I agree. The challenge for leaders who want to operationalize this innovation mentality is that most people haven’t been trained to be able to identify those resting places – to see the opportunities, to anticipated the unexpected, and then have the entrepreneurial spirit to capitalize on those opportunities by reinventing.

The other challenge: leaders must be ready for employees to take that kind of action. In the old template, business defined the individual. To be successful today, businesses need to let individuals define the business. That requires a generous purpose on the part of the leader because for an individual to define the business by, say, challenging the status quo, leaders must be willing to have their own status quo challenged. That takes a certain level of vulnerability and a confidence in one’s own leadership identity.

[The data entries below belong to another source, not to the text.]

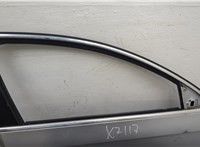  Стеклоподъемник электрический Volkswagen Passat 6 2005-2010 11507387 #9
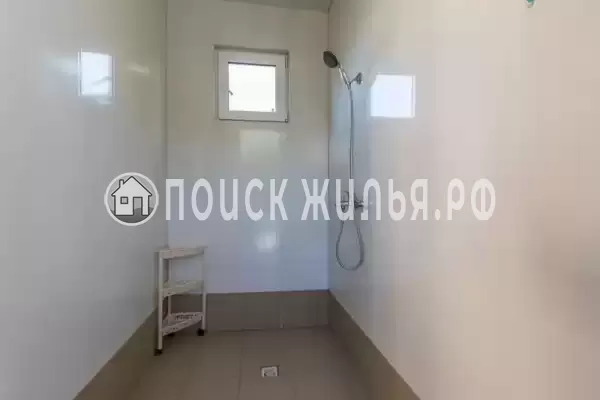 Гостевой дом «Солнечный берег»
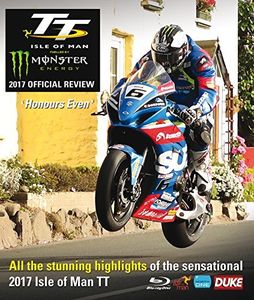 Tt 2017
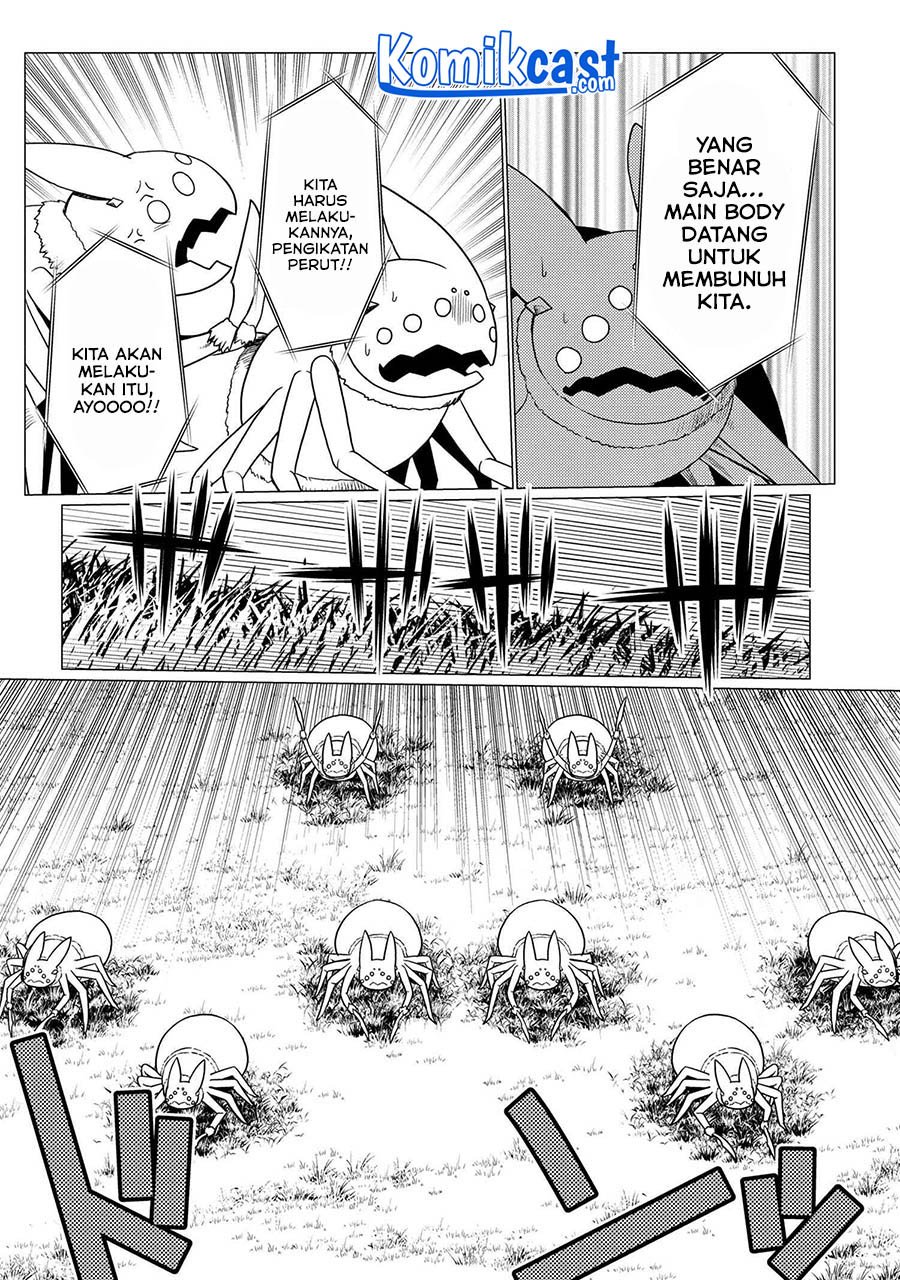 Chapter 57.2 - halaman 6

Beyond that, it takes a purposeful intention on the part of the leader to become more aware and engage with the differences among people and become more effective at connecting the dots of opportunity embedded within those differences.

In other words: give your employees a safe place to unleash their passionate pursuits, and then be courageous and vulnerable enough to let them follow those pursuits. This helps you propel innovation and seize opportunities previously unseen.

Steel gives us a great example of this in action.

A Leadership Identity that Enables Evolution

Today Steel describes his role as “harnessing the potential of these incredible humans around me, and getting them to question their reality and be entrepreneurs in the context of GoGuardian.” In the same way that the world has a lot of “crevices”, Steel recognizes that GoGuardian has its own things that are a certain way for no good reason. “I want all my employees to believe in that voice they have in their head that says, ‘This is dumb. I think I can do this better.’”

This is what it looks like to live your brand. As you live your personal brand and it continues to evolve, you gain experience to manage opportunities properly. You establish your personal brand’s value proposition as it relates to those opportunities. You can then use that value proposition to forge a leadership identity that is a catalyst for evolution.

Steel sees it this way: “I see my job as helping my employees grow to reach their potential. But we’re also in a world where technical devices in schools are well-poised to help all these students better discover and leverage their potential. That’s what it’s all about.”

Steel started by solving for theft recovery and has evolved into solving for potential in people. Steel has tapped into the power of his own leadership identity – an essential step for leaders who want to cultivate new possibilities previously unseen.